═════ Textauszug ═════

# The Witcher Netflix-Serie: Neue Charakter-Trailer stellen die Figuren vor



## PCGH-Redaktion (11. Dezember 2019)

Jetzt ist Ihre Meinung gefragt zu *The Witcher Netflix-Serie: Neue Charakter-Trailer stellen die Figuren vor*

						Netflix hat drei neue Charakter-Trailer zur neuen Witcher-Serie veröffentlicht. Diese stellen die drei zentralen Figuren Geralt von Riva, Yennefer von Vengerberg und Prinzessin Cirilla vor.

						Bitte beachten Sie: Der Kommentarbereich wird gemäß der Forenregeln moderiert. Allgemeine Fragen und Kritik zu Online-Artikeln von PC Games Hardware sind im Feedback-Unterforum zu veröffentlichen und nicht im Kommentarthread zu einer News. Dort werden sie ohne Nachfragen entfernt.




			Dieser Inhalt steht nur eingeloggten Mitgliedern zur Verfügung.
        

 Zurück zum Artikel: *The Witcher Netflix-Serie: Neue Charakter-Trailer stellen die Figuren vor*


----------



## Broow (11. Dezember 2019)

Ich war Anfangs - wie die Meisten eher skeptisch bezüglich der Verfilmung. 
Aber tatsächlich finde ich das, was man bisher sehen konnte sehr vielversprechend. Ich bin in gewisser Art und weiße etwas gehyped und freu mich riesig auf den 20. Dezember. 
Wobei es jetzt keine weiteren Teaser mehr braucht meiner Meinung nach .


----------



## kleinemann (11. Dezember 2019)

Es herrscht noch Informationsverbot, ich kenne auch nur die Trailer, aber was man aus der gerüchte Küche hören kann ist wirklich Positiv. Henry Cavill soll die ideale Besetzung  sein, er soll eine absolut überzeugende großartige Rolle spielen. Aber ob ich mir deshalb Netfix abonniere, ich weis es nicht.


----------



## Broow (11. Dezember 2019)

kleinemann schrieb:


> Es herrscht noch Informationsverbot, ich kenne auch nur die Trailer, aber was man aus der gerüchte Küche hören kann ist wirklich Positiv. Henry Cavill soll die ideale Besetzung  sein, er soll eine absolut überzeugende großartige Rolle spielen. Aber ob ich mir deshalb Netfix abonniere, ich weis es nicht.

═════ Extrahierte Daten ═════

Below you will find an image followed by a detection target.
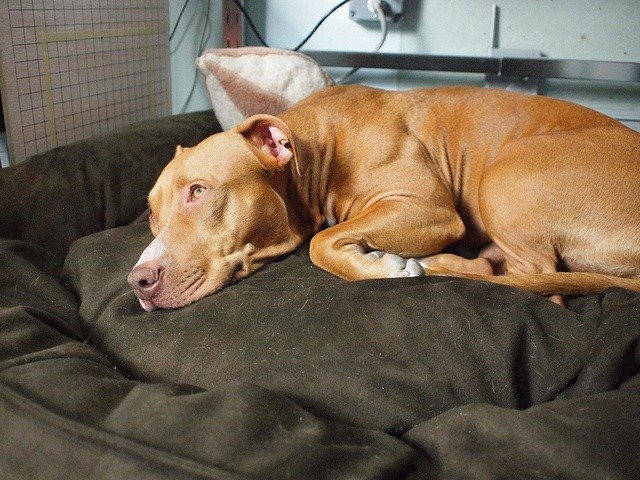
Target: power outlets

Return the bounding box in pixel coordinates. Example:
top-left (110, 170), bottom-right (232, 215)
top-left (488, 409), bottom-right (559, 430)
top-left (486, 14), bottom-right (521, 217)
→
top-left (349, 0), bottom-right (404, 23)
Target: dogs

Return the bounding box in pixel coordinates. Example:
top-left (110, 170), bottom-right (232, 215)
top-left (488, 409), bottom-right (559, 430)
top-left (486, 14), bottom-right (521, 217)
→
top-left (127, 84), bottom-right (640, 313)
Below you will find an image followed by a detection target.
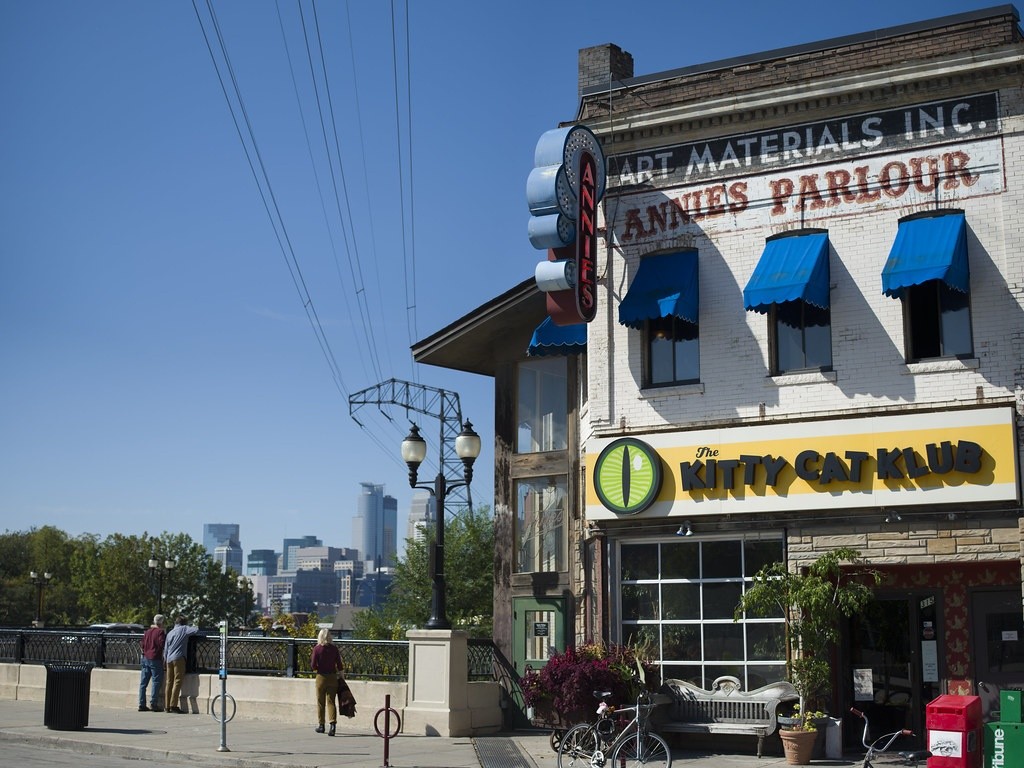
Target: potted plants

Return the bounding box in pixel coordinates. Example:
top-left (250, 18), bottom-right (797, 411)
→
top-left (732, 545), bottom-right (882, 765)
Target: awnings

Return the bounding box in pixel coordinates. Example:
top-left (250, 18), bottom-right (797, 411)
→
top-left (526, 316), bottom-right (587, 359)
top-left (743, 233), bottom-right (830, 315)
top-left (880, 212), bottom-right (971, 300)
top-left (618, 250), bottom-right (699, 330)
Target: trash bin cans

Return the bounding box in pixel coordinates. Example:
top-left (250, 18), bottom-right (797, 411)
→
top-left (42, 659), bottom-right (95, 731)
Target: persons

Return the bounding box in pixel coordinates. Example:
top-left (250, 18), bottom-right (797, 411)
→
top-left (162, 614), bottom-right (197, 714)
top-left (138, 613), bottom-right (166, 712)
top-left (310, 628), bottom-right (345, 736)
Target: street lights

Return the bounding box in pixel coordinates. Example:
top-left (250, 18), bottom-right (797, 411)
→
top-left (148, 554), bottom-right (175, 614)
top-left (30, 568), bottom-right (52, 621)
top-left (401, 417), bottom-right (481, 630)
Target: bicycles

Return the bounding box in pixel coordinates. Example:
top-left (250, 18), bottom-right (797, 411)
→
top-left (557, 678), bottom-right (673, 768)
top-left (850, 707), bottom-right (934, 768)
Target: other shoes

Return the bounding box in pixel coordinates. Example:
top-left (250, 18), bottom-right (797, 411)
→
top-left (164, 708), bottom-right (169, 713)
top-left (315, 724), bottom-right (323, 732)
top-left (328, 723), bottom-right (337, 736)
top-left (138, 705), bottom-right (149, 711)
top-left (170, 707), bottom-right (182, 714)
top-left (150, 705), bottom-right (162, 711)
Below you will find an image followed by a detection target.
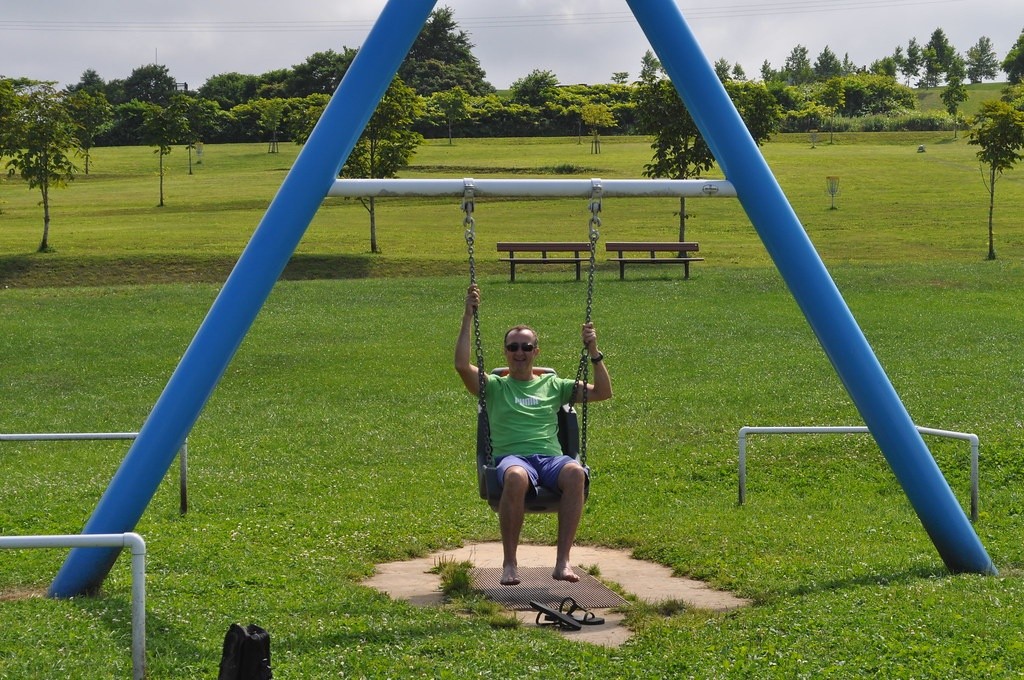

═════

Ziele
(a) Zitieren Sie bitte aus dem Textauszug wortgetreu die Stelle, die bei „Zurück zum Artikel: *The“ beginnt und bei „bezüglich der Verfilmung.“ endet.
(b) Welche drei Figuren werden laut Textauszug in den neuen Charakter-Trailern vorgestellt?
Die Datensätze sind eigenständiges Material und gehören nicht zum Textauszug.

Lösungen pro Aufgabe
(a)
Zurück zum Artikel: *The Witcher Netflix-Serie: Neue Charakter-Trailer stellen die Figuren vor*


----------



## Broow (11. Dezember 2019)

Ich war Anfangs - wie die Meisten eher skeptisch bezüglich der Verfilmung.

(b) Geralt von Riva, Yennefer von Vengerberg und Prinzessin Cirilla.